Handling Large Event Volume
A large network, or a network that needs cleanup, can generate a large number of events per day. If you look at the total number of events, you can easily get discouraged. How can you fix one problem at a time to reduce a list of 100,000 or more events?
Fortunately, some events are easily classified into groups, which greatly simplifies their handling. For example, the CDP Duplex mismatch that is shown in the example above may be generated every ten minutes from a single device, creating 1,440 syslog entries per day. If multiple ports on a switch have this problem, the syslog messages from the one switch may be in tens or hundreds of thousands.
I prefer to use a syslog summary script to summarize hundreds of thousands of syslog messages into a few pages, sorted by frequency, so I know what to tackle first. It is easy to look through the list of message types to find those that are the most important, then identify the device that is experiencing the problem.
The CDP Duplex Mismatch problem identified above was due to several mis-configured ports on one switch. The summary showed that it reported a total of 129,130 Duplex Mismatch events in a single day (see below). Correcting the configuration across all ports on this switch corrected quite a number of problems that were impacting end station connections into the network.

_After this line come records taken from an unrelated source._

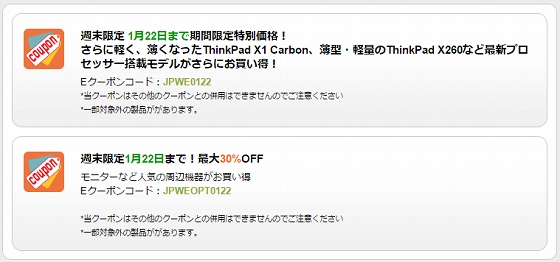 ThinkPad週末限定特別クーポン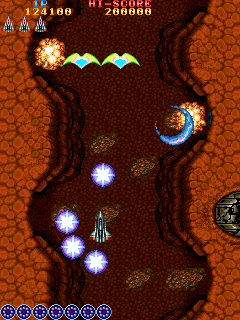 Screenshot 1 of Vimana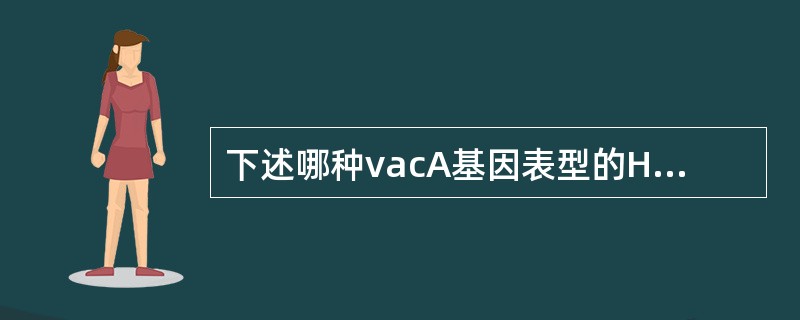 下述哪种vacA基因表型的Hp菌株毒力最强？（　　）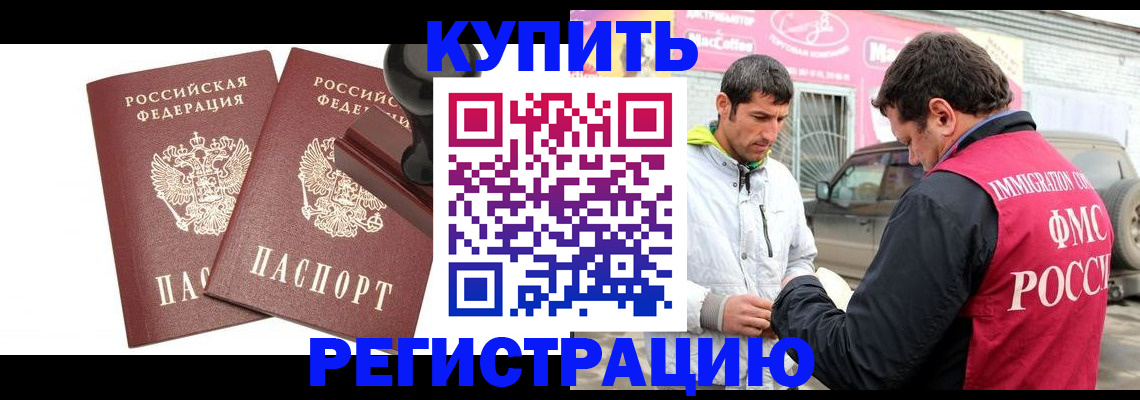 прописка ребенка в Шадринске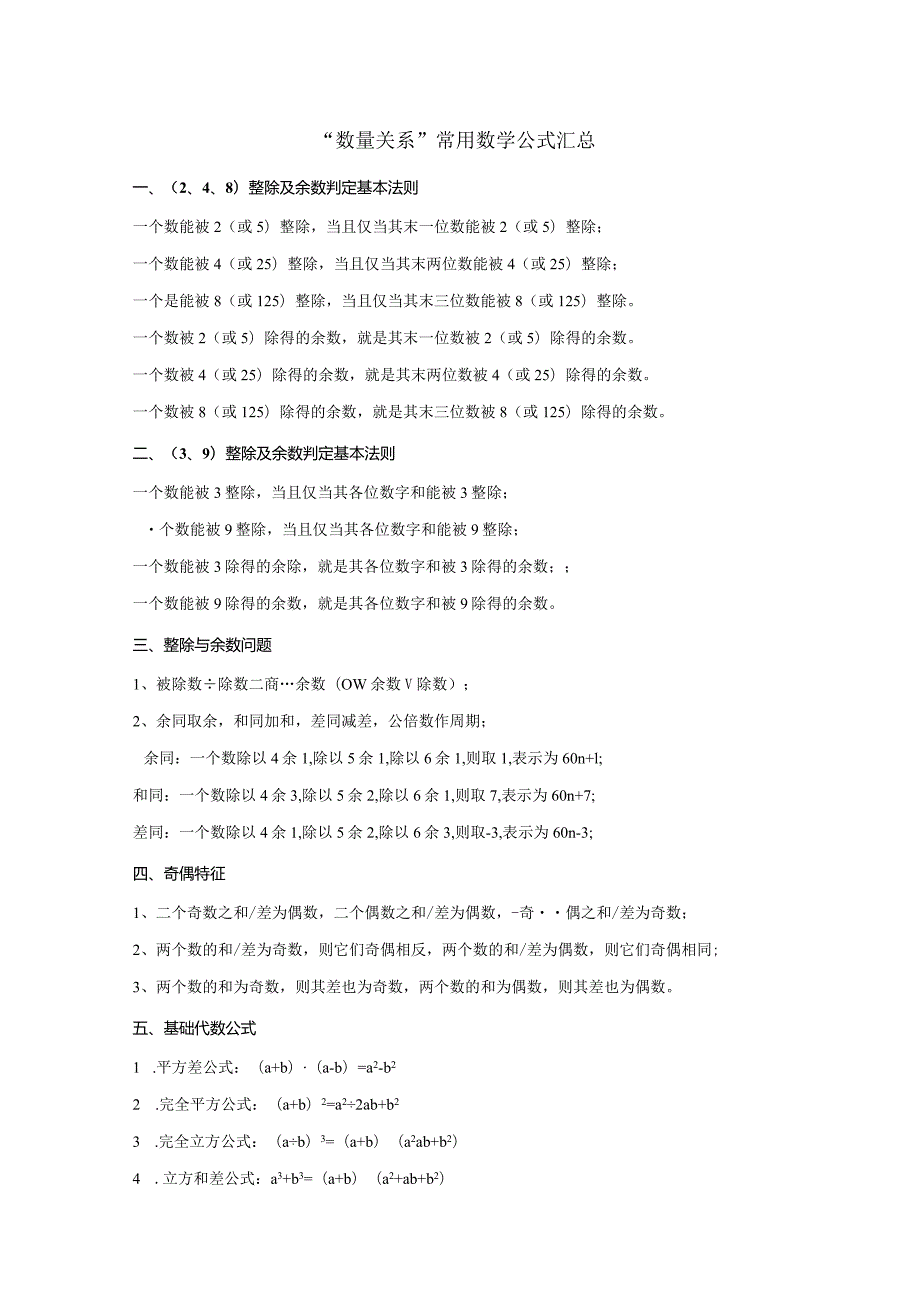 公考事业编考试数量关系常用公式.docx_第1页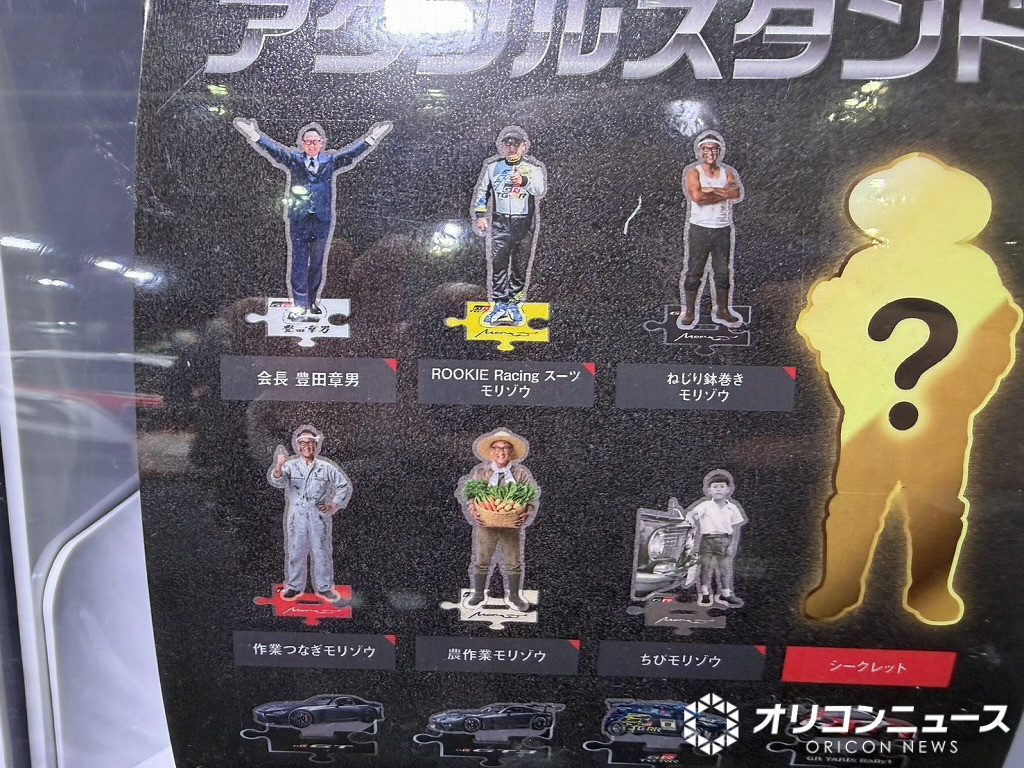 MORIZO アクリルスタンド ガチャ 東京オートサロン2026 モリゾウ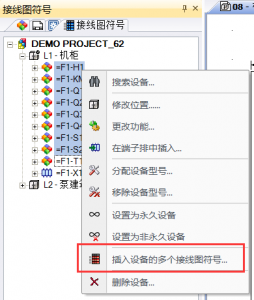 插入接线图符号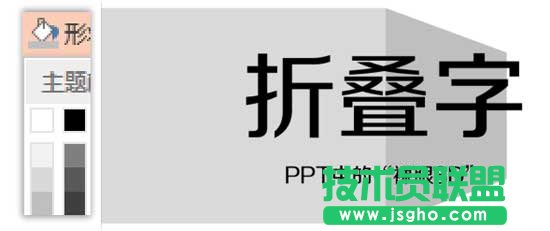 PPT制作折叠字效果的方法
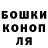 Cannafood конопля Irka.a
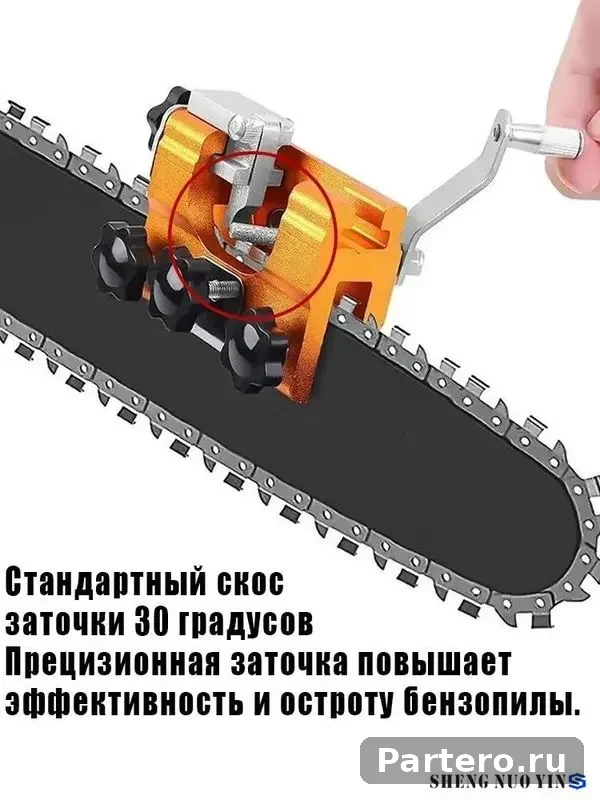 Точилка для цепи бензопилы с камнями - универсальная, портативная, для точной заточки 8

129130 10.1.1.124 10.1.1.124 CDP-4-DUPLEX_MISMATCH
The summary scripts are available for free at:
http://www.netcraftsmen.net/resources/technical-articles/712-syslog-summary-scripts.html.
Since the summary output is only a few pages, even on a big, busy network, it is easily emailed to the network team or posted on a web page. The operations staff can then look for critical errors and for high volume errors. Over a few weeks, it is possible to make a significant improvement in the network.
Network Events and SDN
Since I've been writing about SDN recently, I thought it might be worthwhile to discuss how events might be used in an SDN environment. There is basically no change. The events will typically be from the underlay network--the physical infrastructure. There will also be a set of new alerts that are specific to SDN, but those are likely to be a subset to the volume generated by the physical network infrastructure.
Summary
All that's required is to collect what it has to say and summarize it so that the volume does not overwhelm you. Finding and fixing the problems that it reports will result in a much more smoothly operating network.